A Continuous Fluorescence Microplate Assay for Epidermal Growth Factor Receptor (EGFR) Wild-Type and Mutant Tyrosine Kinase Activity

As a member of the ErbB/HER protein family, the human epidermal growth factor receptor (EGFR) includes four structurally related receptor tyrosine kinase (RTK) enzymes that are activated by different ligands. The binding of EGF to the extracellular domain of the EGFR RTK results in autophosphorylation of the dimer, which activates a series of downstream signaling cascades that regulate multiple cellular functions. When deregulated, it is one of the most frequent causes of solid tumors². This family of ligand-binding, activatable, receptor-based enzymes are active targets for research and drug discovery³, particularly in combination with other small molecule drugs or antibody-based therapies⁴.

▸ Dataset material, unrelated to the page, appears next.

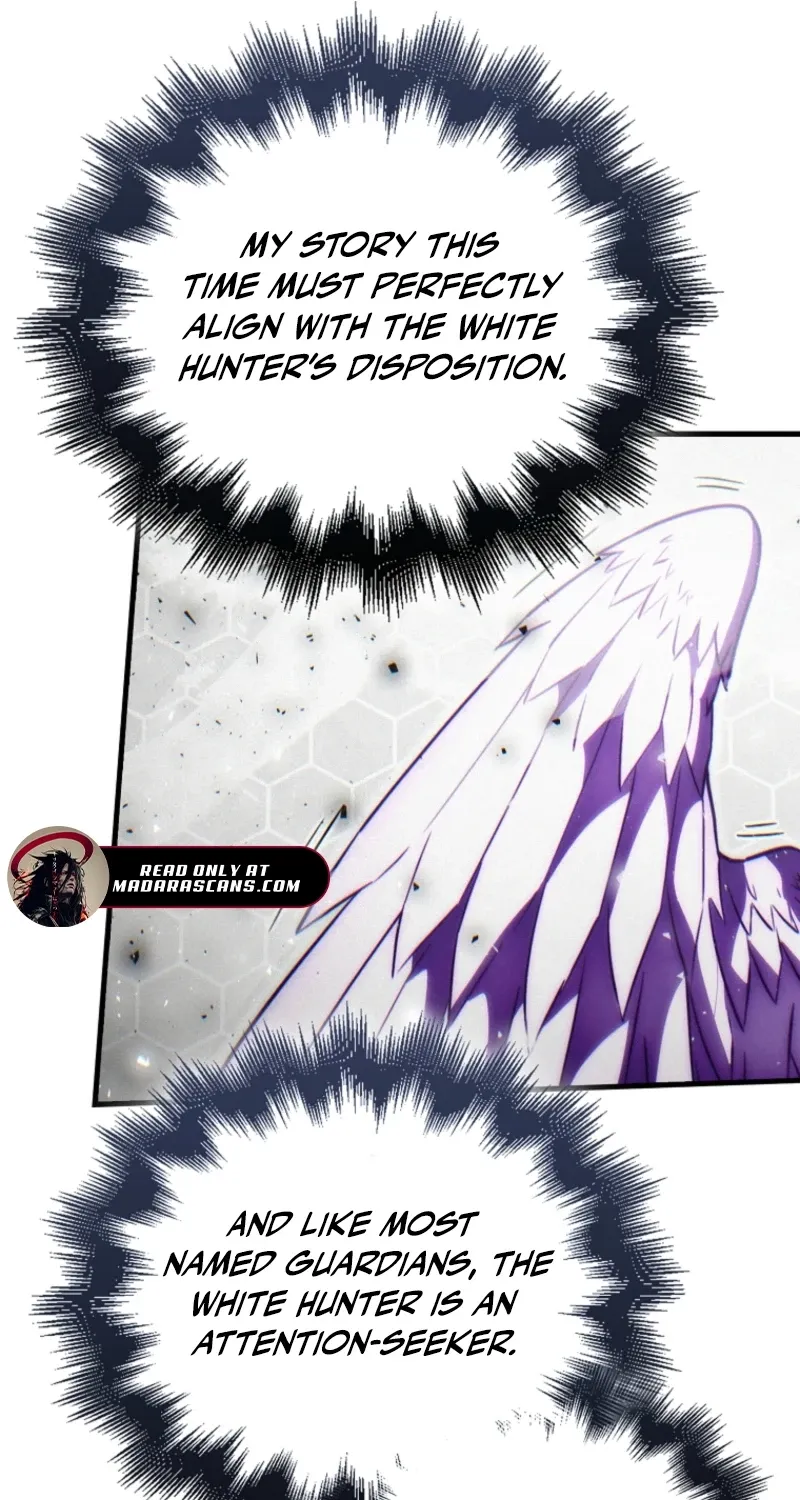 Maxed Talent Player Chapter 91 page 100 -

The efficacy of a particular kinase inhibitor, when combined with a particular monoclonal antibody or another small molecule drug, is highly dependent on the mechanism of the inhibitor. Therefore, tyrosine kinase activity assays enable the identification of diverse inhibitor properties, allowing profiling and ranking of lead candidates early in the discovery process. They are likely to be more fruitful for developing combined therapeutic approaches due to the careful characterization of structural variants during candidate optimization.

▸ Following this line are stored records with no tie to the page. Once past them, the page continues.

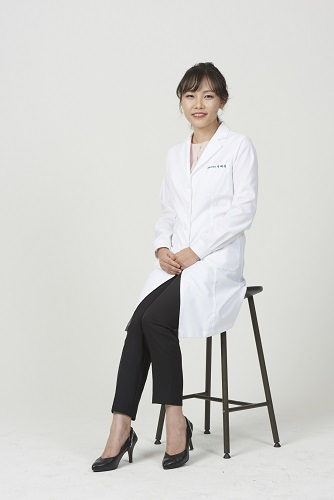 시력저하 심한 고도근시, 라식 알아볼 때 주의할 점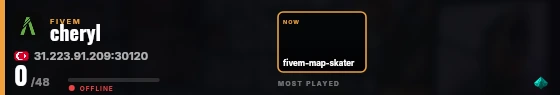 Filmstrip badge preview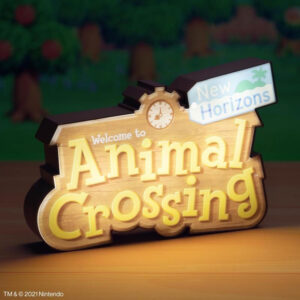animal-crossing-logo-light-paladone-2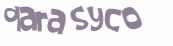 Prueba Captcha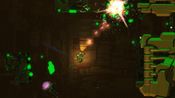 CRYPTARK (PC) Steam Key EUROPE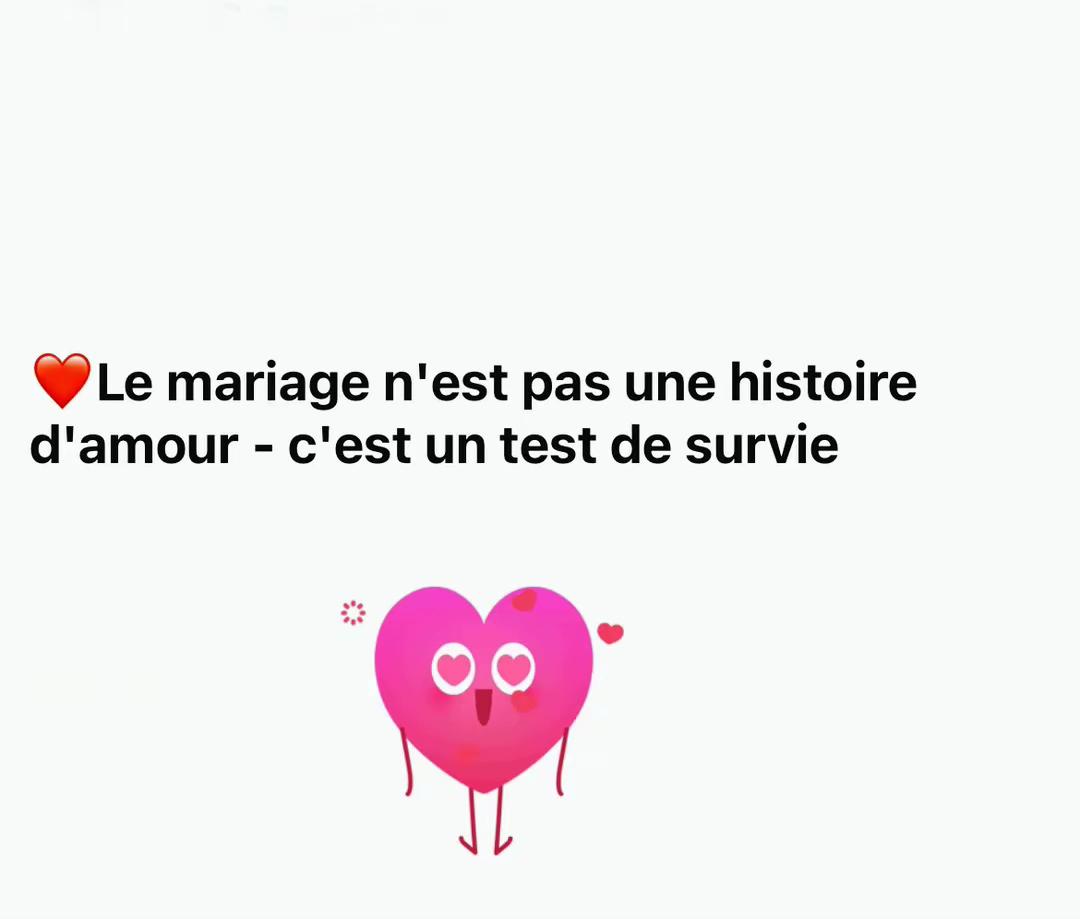 @Porteuse de lumière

Below we describe our development of a continuous, real-time, fluorescence-based assay for EGFR tyrosine kinase inhibitors using PhosphoSens^® Technology to provide critical kinetic data necessary for the detailed characterization and ranking of lead candidates. Designed for use with a simple add-and-read workflow and standard fluorescence microplate reader, PhosphoSens Technology is both novel and non-disruptive, delivering a progress curve in every well. Our continuous assay format can readily distinguish covalent from reversible inhibitors based on residence time, following our Time-Dependent Inhibition (TDI) workflow. While being highly reproducible and easy to use, our methodology works with wild-type (natural) EGFR and a panel of clinically-relevant mutants. In addition to our continuous, kinetic format, we developed a partner end-point assay, PhosphoSens-Red, to allow for the structural optimization of lead candidates in high-throughput mode, even for highly auto-fluorescent compounds.

Key Takeaways

We developed a robust Sox-based fluorogenic substrate assay for the EGFR tyrosine kinase and relevant clinical mutants, that provides a continuous, real-time, one-step, format suitable for standard fluorescence microplate readers, in 96-well, 384-well or 1536-well mode.  This EGFR PhosphoSens®assay provides detailed kinetic information about inhibitor candidates, allowing rapid, in-depth analysis to rank and profile lead compounds.  In addition, the compatibility of the method with automation equipment makes it applicable for primary or secondary high-throughput screens, where both the continuous and Endpoint/Red (TRF) formats eliminate compound autofluorescence.  Using kinetic parameters to elucidate mechanism of action for new inhibitor candidates is enabling more rapid development of improved drugs that also  creates the opportunity for multi-drug and antibody-drug combinations to address the challenges seen in the clinic.